Each episode consisted of three middle-school-aged contestants (10–14 years of age) competing against one another answering geography-related trivia questions to determine the location of one of Carmen Sandiego's cronies and eventually Carmen herself. Throughout the program the contestants are referred to as "gumshoes", in reference to fledgling detectives just starting out in the profession.

Round One
After Lee meets the day's gumshoes at the beginning of the show, the Chief briefs them on the crime and the crook who committed it, often adding the crook's reason for committing the crime.  The gumshoes began with 50 ACME Crime Bucks each. Assorted live action, celebrity, musical, animated, and costumed comedy sketches were performed, each providing clues to a geographical location of the day's crook. A map with three possible locations was shown on-screen to the gumshoes, Lee reminded them of the clues, and each gumshoe chose an answer. Ten Crime Bucks were added to each gumshoe's score for a correct answer, and there was no penalty for a wrong guess.

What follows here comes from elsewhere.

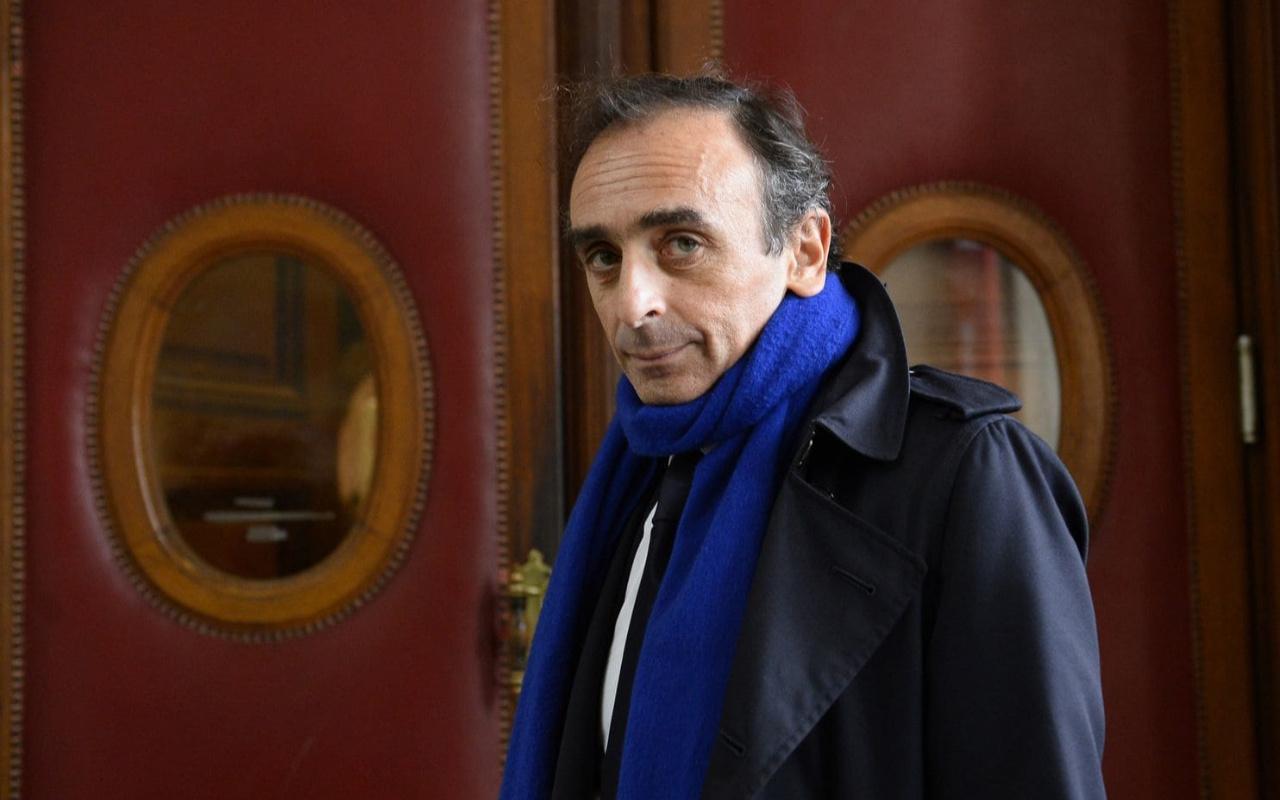 Müslümanlara yönelik nefreti körükleyen Fransız yazara ceza çıktı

Various elements of the first round included:
The Lightning Round: Partway through round one, a thunderclap/lightning effect played in the office signaling the start of the Lightning Round. Three toss-up questions, all multiple-choice related to the area in the previous question, were asked to the gumshoes, and each right answer earned five more Crime Bucks. This section, along with The Chase, required the gumshoes to use their buzzers to answer questions.
Chief's Office:  After the Lightning Round, the Chief called Lee into her office for a brief conference. This was used as a comedy break, during which the Chief and Lee engaged in a brief skit, usually brought to a close by either announcing the show's grand prize: a trip to anywhere in the Continental United States (beginning in season 2, the prize was expanded to include anywhere in North America) to the gumshoe who captured Carmen Sandiego by the end of the episode (seasons 1 and 2), or they described a home viewer contest in which viewers could win a Carmen Sandiego T-shirt, and some winners of the home viewer contest (season 3 onward).
Training Exercise (Season 5 only): In this game (which began in between the Chief's Office and the Phone Tap), the gumshoes were each given a trash can to rummage through to find a card; each card providing a different clue for another location. After all of the clues were read, the first gumshoe to find their card and re-close their trash can got the first chance to answer, the right answer earning ten Crime Bucks.
Phone Tap:  After visiting the Chief's office (or after the Training Exercise in season 5) and returning to the game set, Lee played a "Phone tap" recording for the gumshoes on the game monitor: in it, Carmen conversed with the crook of the day, providing more clues for another location to which the crook has gone.
The Chase (beginning in season 2): Similar to the "Lightning Round", and also requiring contestants to answer with their buzzers, Lee asked a series of five toss-up questions which provided clues about locations that followed a path, indicating that the gumshoes were hot on the trail of the crook; each correct answer earned five Crime Bucks. (This segment was introduced with a brief chase skit performed by Rockapella comically running across the stage, sometimes accompanied by others, including Lee, the Chief, some stagehands, and even members of the studio audience.)
The Final Clue:  To end the first round, Lee showed the gumshoes a map of three locations to where the crook may have traveled. Before the clues were given, Lee gave them a few seconds (during which Rockapella sang special "think music") to wager up to 50 of their Crime Bucks, in increments of 10 (or they could risk nothing), on their answer. The final clue was then given, and the gumshoes were allowed to pick and set aside their answer. Starting with the lowest scoring gumshoe up to that point, each gumshoe then first revealed their wager and then their answer. Their wager was added to their score if they answered correctly, but deducted from their score if incorrect. At round's end, the lowest scoring gumshoe received consolation prizes from the Chief and was eliminated from the game.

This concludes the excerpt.